- _Task item 1_
Answer these questions from the article about Steve Miles.
(a) On what date did the lioness prepare to give birth?
(b) How old were Rana and Kanha when their cubs were born?
(c) At what age were the cubs introduced to their father?
- _Task item 2_
Rename "cubs" as "young" in the stretch from "IT was May 25, 2016, and" through "his new family." of the article about Steve Miles, and give that stretch in full.

- _Text segment_
The Lion Whisperer – Steve Miles is a man who takes pride in his wildlife work
Susie Kearley chats to Steve Miles, a man who takes a pride in his wildlife work.
IT was May 25, 2016, and Steve Miles, lion keeper at Cotswold Wildlife Park, watched the lioness as she prepared to give birth to triplets. Steve had developed a special bond with the pride and had become known among colleagues as something of a “lion whisperer”.
Rana, the male lion, and Kanha, the female, came to the park from other collections and were both five years old when their cubs were born.
They were part of a European breeding programme and keepers hoped they’d bond and produce a litter of their own. Two years later, Kanha gave birth to three female lion cubs: Kali, Sita and Sonika.
“In the wild, lionesses rear their babies in seclusion and will often reject them if they’re disturbed,” Steve explained, “so we kept contact to a minimum. Rana, the male, remained in the neighbouring enclosure but was never too far from the cubs. He took a great interest in his new family.
“After the first week, and after a few wobbly false starts, the cubs mastered the art of standing on their own. Within two weeks they were walking.
“A few weeks later, they left the house and went into the outdoor enclosure. Mum was dragging them back in again to start with, but after three or four weeks, they were going in and out at will.”
At nine weeks old the cubs were successfully introduced to their father, Rana, in the main outdoor enclosure.

[Stored items]
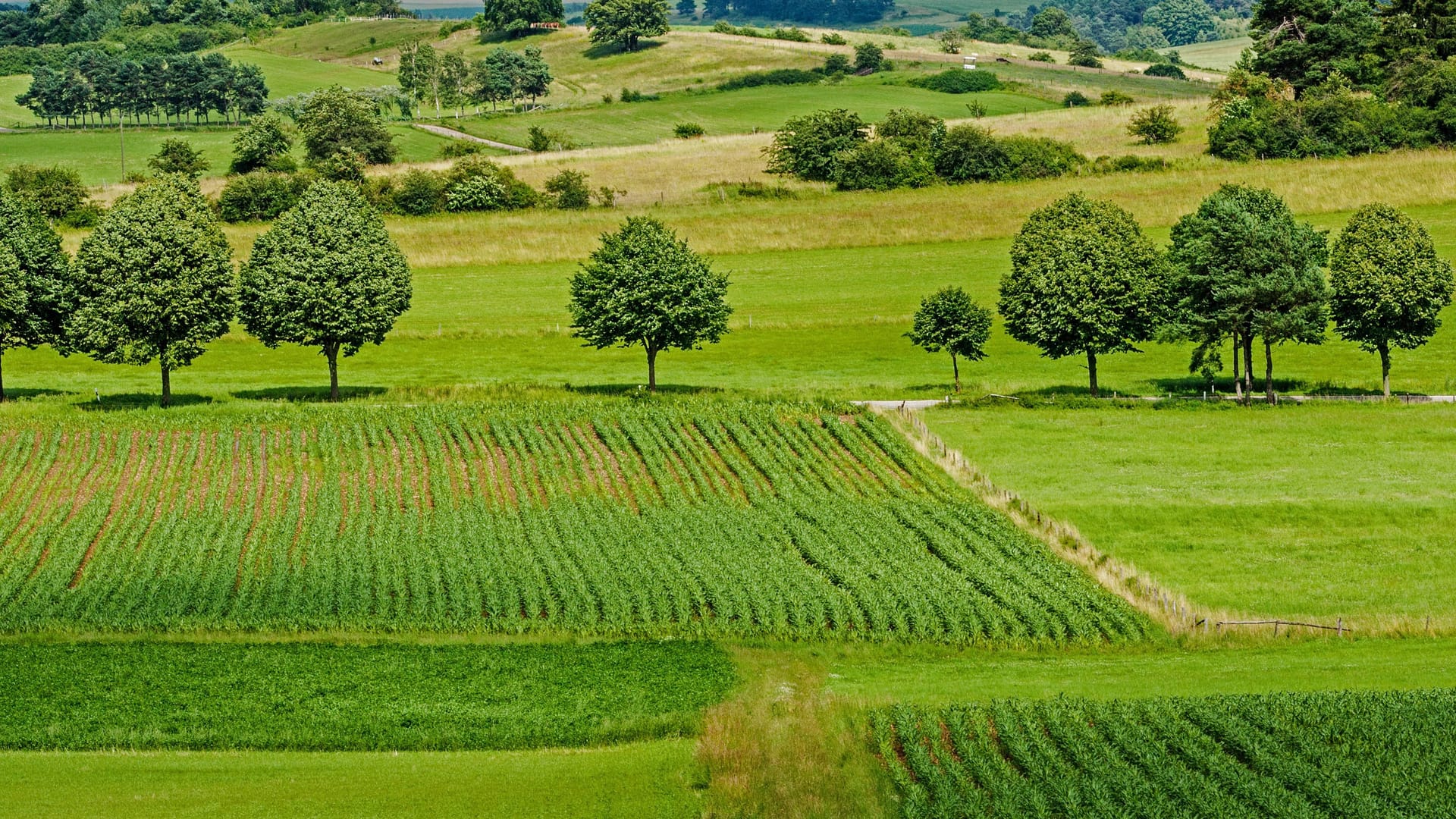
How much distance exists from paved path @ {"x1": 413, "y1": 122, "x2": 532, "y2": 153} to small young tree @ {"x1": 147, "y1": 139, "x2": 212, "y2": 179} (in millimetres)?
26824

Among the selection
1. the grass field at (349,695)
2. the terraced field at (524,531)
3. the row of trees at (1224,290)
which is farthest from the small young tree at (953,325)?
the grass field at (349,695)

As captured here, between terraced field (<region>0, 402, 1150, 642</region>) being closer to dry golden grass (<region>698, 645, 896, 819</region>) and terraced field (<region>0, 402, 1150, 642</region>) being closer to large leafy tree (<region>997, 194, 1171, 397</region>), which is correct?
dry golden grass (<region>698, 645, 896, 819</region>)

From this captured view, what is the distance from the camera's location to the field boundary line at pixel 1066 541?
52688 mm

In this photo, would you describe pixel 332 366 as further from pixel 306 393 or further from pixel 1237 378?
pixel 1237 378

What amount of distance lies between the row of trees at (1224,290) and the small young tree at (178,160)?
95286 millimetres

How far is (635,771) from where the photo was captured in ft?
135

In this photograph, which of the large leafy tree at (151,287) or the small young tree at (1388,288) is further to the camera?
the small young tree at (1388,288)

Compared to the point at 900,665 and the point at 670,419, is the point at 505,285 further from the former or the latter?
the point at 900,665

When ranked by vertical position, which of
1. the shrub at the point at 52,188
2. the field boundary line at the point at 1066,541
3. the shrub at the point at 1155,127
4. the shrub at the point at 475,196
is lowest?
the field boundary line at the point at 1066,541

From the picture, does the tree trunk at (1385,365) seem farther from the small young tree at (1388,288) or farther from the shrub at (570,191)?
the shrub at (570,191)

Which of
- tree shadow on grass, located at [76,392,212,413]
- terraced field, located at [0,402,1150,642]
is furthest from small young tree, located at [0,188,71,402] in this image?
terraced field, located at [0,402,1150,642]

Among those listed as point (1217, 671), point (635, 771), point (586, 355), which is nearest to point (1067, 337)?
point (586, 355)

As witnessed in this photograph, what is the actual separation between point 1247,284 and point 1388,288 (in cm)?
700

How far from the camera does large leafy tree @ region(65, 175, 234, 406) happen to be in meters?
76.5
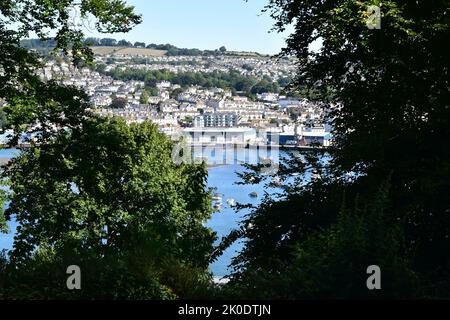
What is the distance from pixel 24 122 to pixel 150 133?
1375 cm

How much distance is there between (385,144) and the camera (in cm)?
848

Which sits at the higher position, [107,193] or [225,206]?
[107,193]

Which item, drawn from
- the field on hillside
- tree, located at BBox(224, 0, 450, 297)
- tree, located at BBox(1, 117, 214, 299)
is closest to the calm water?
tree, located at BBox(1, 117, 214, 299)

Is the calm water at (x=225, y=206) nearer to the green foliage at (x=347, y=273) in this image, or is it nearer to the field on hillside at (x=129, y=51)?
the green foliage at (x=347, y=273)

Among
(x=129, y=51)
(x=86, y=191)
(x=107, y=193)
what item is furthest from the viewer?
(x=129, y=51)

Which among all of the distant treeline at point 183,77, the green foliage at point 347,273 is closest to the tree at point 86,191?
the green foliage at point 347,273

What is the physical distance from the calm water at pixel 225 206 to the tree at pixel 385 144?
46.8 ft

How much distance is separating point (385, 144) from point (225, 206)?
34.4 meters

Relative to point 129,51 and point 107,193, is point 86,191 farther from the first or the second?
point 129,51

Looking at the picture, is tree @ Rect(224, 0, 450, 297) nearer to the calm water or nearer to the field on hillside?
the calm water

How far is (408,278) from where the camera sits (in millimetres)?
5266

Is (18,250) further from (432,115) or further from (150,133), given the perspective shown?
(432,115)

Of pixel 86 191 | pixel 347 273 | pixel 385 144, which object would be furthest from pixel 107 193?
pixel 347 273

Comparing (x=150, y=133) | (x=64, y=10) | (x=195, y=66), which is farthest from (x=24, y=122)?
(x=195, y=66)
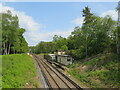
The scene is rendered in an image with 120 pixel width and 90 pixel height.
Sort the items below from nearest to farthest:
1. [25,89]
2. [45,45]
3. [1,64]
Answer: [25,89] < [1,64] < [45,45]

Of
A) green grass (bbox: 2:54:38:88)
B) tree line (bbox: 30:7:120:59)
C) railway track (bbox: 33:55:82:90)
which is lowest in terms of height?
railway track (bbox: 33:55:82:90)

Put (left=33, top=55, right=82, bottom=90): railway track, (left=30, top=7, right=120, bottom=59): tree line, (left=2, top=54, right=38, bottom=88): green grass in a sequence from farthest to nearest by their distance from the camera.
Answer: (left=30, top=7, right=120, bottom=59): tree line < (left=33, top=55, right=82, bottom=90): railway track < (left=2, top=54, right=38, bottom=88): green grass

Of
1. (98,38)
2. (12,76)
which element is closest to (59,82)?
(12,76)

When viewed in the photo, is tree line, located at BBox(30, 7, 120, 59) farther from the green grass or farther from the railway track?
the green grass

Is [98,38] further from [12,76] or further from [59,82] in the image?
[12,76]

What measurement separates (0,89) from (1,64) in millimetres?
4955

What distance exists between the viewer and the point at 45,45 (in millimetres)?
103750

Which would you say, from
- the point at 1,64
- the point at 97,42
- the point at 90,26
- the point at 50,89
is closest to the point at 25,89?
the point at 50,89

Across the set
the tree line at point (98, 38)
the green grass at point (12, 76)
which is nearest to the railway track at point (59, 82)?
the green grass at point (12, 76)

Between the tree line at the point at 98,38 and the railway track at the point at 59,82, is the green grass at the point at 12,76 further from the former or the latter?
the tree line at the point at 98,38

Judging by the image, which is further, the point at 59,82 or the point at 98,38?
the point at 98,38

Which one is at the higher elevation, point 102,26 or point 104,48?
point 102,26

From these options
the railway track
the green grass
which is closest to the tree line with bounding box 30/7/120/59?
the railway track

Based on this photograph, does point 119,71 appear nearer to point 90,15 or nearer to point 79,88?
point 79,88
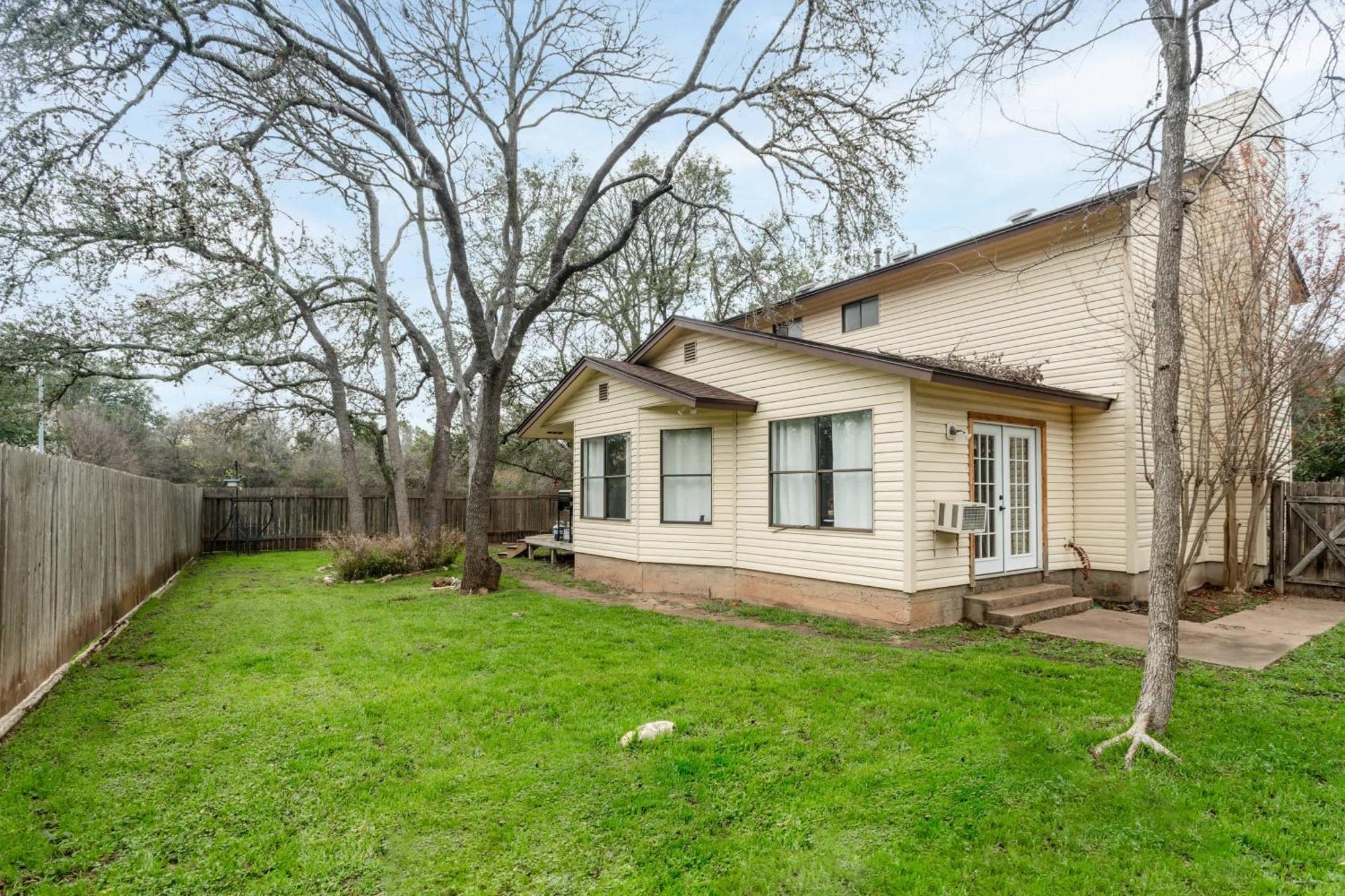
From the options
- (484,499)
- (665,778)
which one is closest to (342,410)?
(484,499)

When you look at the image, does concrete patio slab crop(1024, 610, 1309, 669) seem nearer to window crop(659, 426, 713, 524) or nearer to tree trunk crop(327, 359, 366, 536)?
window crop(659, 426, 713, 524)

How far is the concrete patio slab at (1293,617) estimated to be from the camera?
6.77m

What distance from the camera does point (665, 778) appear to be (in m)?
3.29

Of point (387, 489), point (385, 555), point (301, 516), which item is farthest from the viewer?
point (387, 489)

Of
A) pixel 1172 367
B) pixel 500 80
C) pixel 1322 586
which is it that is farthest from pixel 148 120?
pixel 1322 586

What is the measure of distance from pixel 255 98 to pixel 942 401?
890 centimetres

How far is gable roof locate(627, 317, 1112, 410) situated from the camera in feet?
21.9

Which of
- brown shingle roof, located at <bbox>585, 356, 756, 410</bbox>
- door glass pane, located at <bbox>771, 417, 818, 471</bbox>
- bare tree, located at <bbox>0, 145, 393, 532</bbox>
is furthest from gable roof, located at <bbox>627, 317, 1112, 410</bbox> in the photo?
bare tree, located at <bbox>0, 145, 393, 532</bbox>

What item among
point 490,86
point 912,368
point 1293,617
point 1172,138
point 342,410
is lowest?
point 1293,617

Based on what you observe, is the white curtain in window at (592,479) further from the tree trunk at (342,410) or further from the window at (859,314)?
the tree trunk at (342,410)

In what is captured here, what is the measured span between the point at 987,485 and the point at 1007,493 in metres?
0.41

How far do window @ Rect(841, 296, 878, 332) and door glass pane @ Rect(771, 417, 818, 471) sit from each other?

- _Reply 1_
(a) May 25, 2016
(b) Five years old
(c) Nine weeks old

- _Reply 2_
IT was May 25, 2016, and Steve Miles, lion keeper at Cotswold Wildlife Park, watched the lioness as she prepared to give birth to triplets. Steve had developed a special bond with the pride and had become known among colleagues as something of a “lion whisperer”.
Rana, the male lion, and Kanha, the female, came to the park from other collections and were both five years old when their young were born.
They were part of a European breeding programme and keepers hoped they’d bond and produce a litter of their own. Two years later, Kanha gave birth to three female lion young: Kali, Sita and Sonika.
“In the wild, lionesses rear their babies in seclusion and will often reject them if they’re disturbed,” Steve explained, “so we kept contact to a minimum. Rana, the male, remained in the neighbouring enclosure but was never too far from the young. He took a great interest in his new family.